It hardly surprising to know that, despite the image shown to outsiders, Ceutan society often fails to live up to the difficult ideals of convivencia, inter-ethnic peace, equality and respect. Long term fieldwork places the researcher in a position to see how the utopic notion of convivencia often and inevitably breaks down. The Muslim community takes insult at carnival jibes, sparking year long court trials, Christians protest at plans to officialise the Moroccan dialect, foreign non-accompanied children are rejected, state ‘charity’ jobs (el plan de empleo) are almost exclusively given to Muslims, infrastructure and urban order is the domain of Christian neighbourhoods. Muslim oriented parties complain that convivencia is distracting from the real social injustices of the city. Occupying itself with trivial things such as – festivals, music, art, cuisine – convivencia blinds the social, economic and legal inequalities of the city. Christians similarly insists that convivencia is a sham. Very much like Trojan horse, the ideals of equality and tolerance are allowing the hostile moro to leech onto Spanish resources and seeking to displace the Christian Spaniard community.

Ceuta is also being marked by a rapid religious transformation. A newer form of Islam – stern, orthodox, legalistic and organised – is taking root amongst the younger generations of the city, and is slowly displacing the older, mystic traditions of Islam ‘native’ to the town. Accompanying these new ideologies is a set of new vocabularies, moralities and attitude towards practice. Muslims ought not to mingle with individuals from other faiths, especially if such mingling involves alcohol or other forbidden substances. Islam is the one true faith: Muslims are right, others are wrong. Focus is on being a good Muslim, regardless of the effect such a behaviour one’s existing role in society. Such new ways of interacting, based on normative, categorising ideas of what a Muslim ought to be, are rapidly and painfully breaking dense networks of friendship, kinship and neighbourhood identity. Viewed from the Christian side, such changes are marked by puzzlement. Veils and beards are instilling unease and fear. ‘This,’ I was told ‘is not convivencia’.

Work to complete:
Please say whether each statement agrees with the passage on Ceuta, giving yes or no and quoting the words of the passage that decide it.
1. State "charity" jobs in Ceuta go mostly to Christians.
2. A newer form of Islam is taking hold among the city's younger generations.
3. Muslim oriented parties claim that convivencia draws attention away from the city's real social injustices.

Given information:
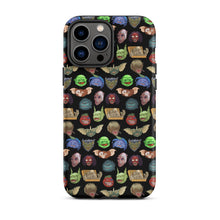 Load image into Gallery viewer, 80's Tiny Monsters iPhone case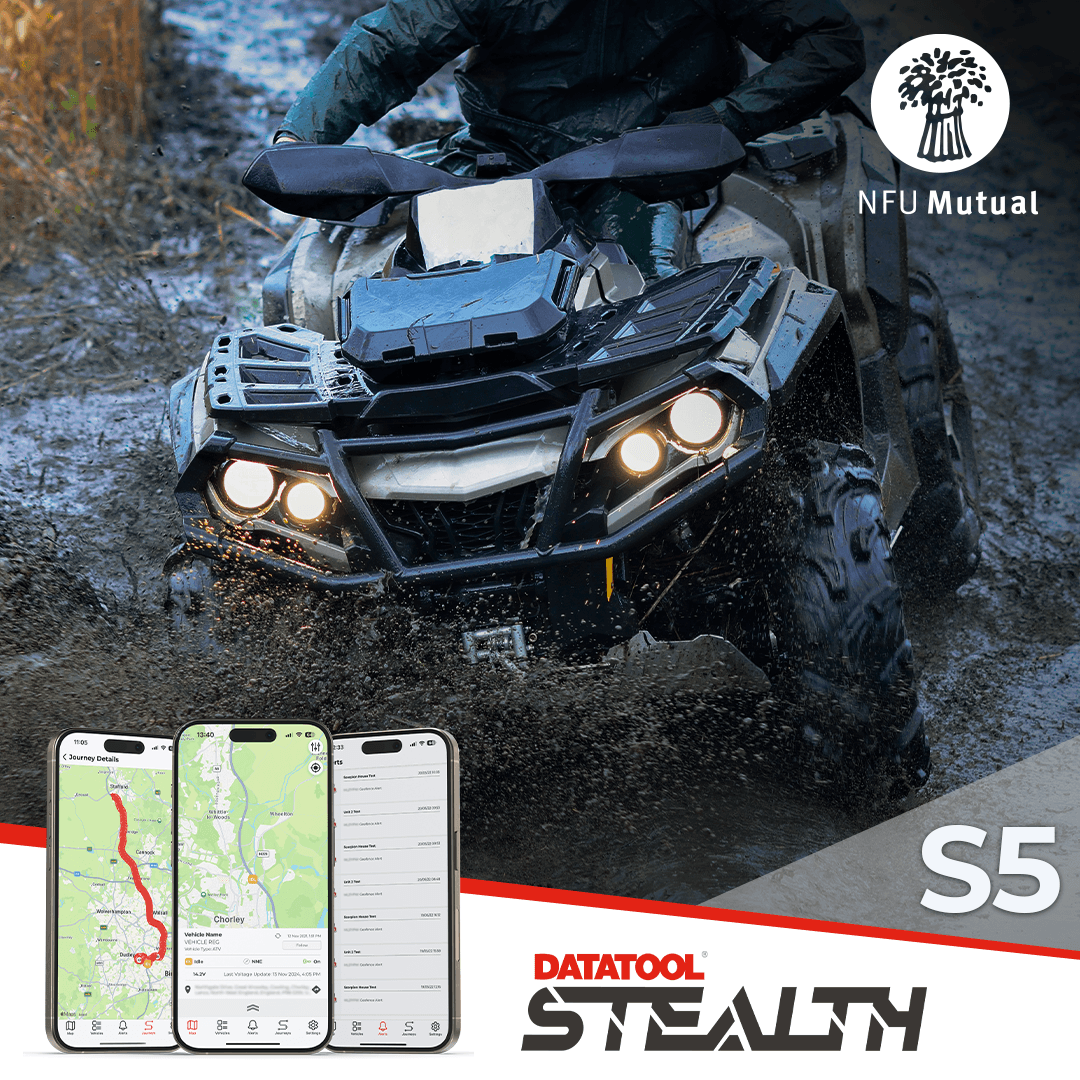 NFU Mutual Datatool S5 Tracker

==

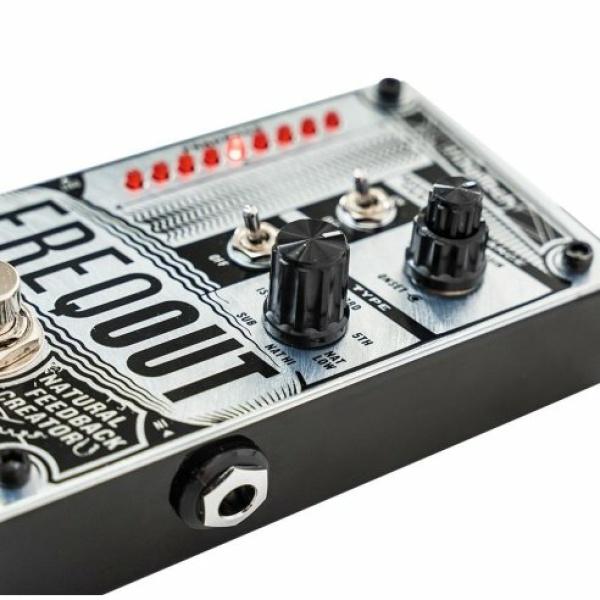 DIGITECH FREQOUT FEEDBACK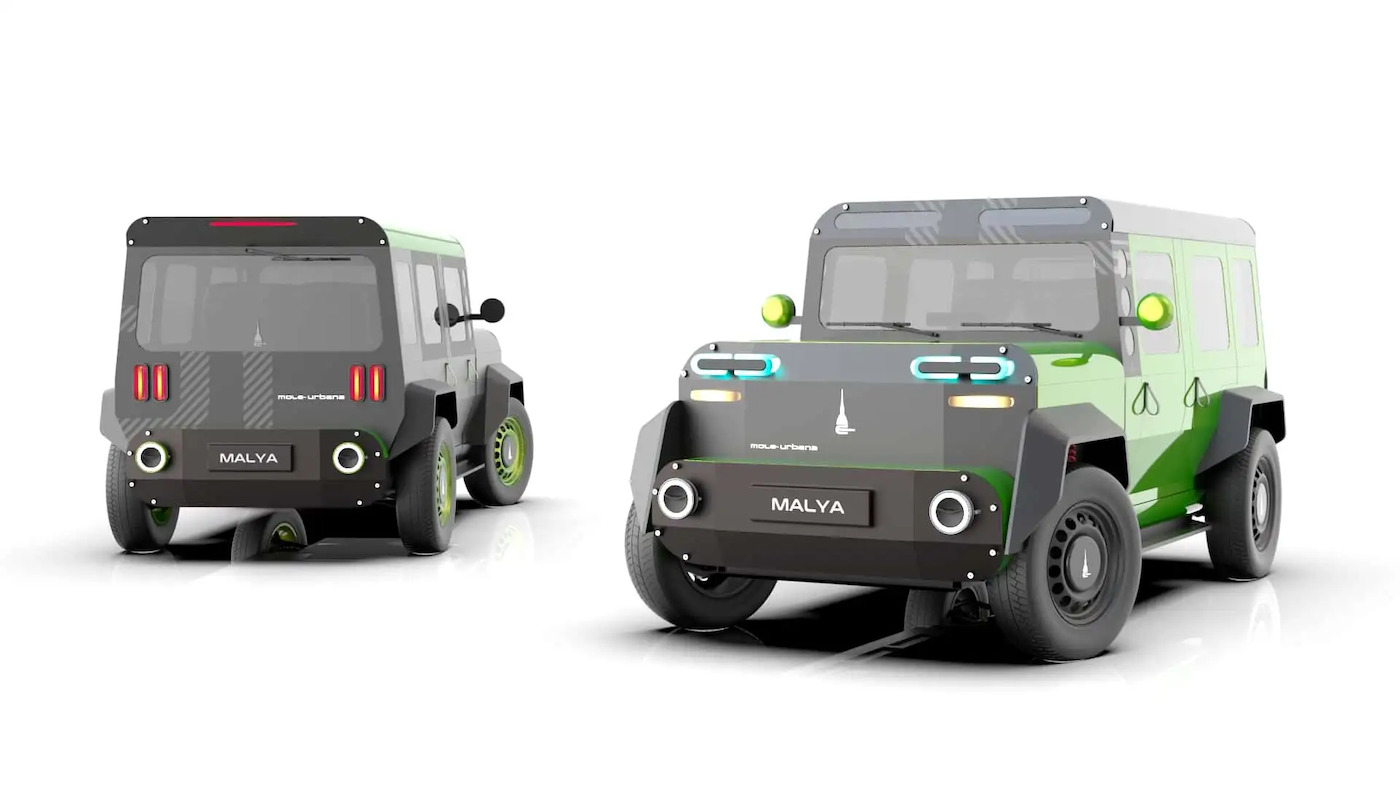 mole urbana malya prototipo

Task answer:
1. No: "state ‘charity’ jobs (el plan de empleo) are almost exclusively given to Muslims"
2. Yes: "is taking root amongst the younger generations of the city"
3. Yes: "Muslim oriented parties complain that convivencia is distracting from the real social injustices of the city"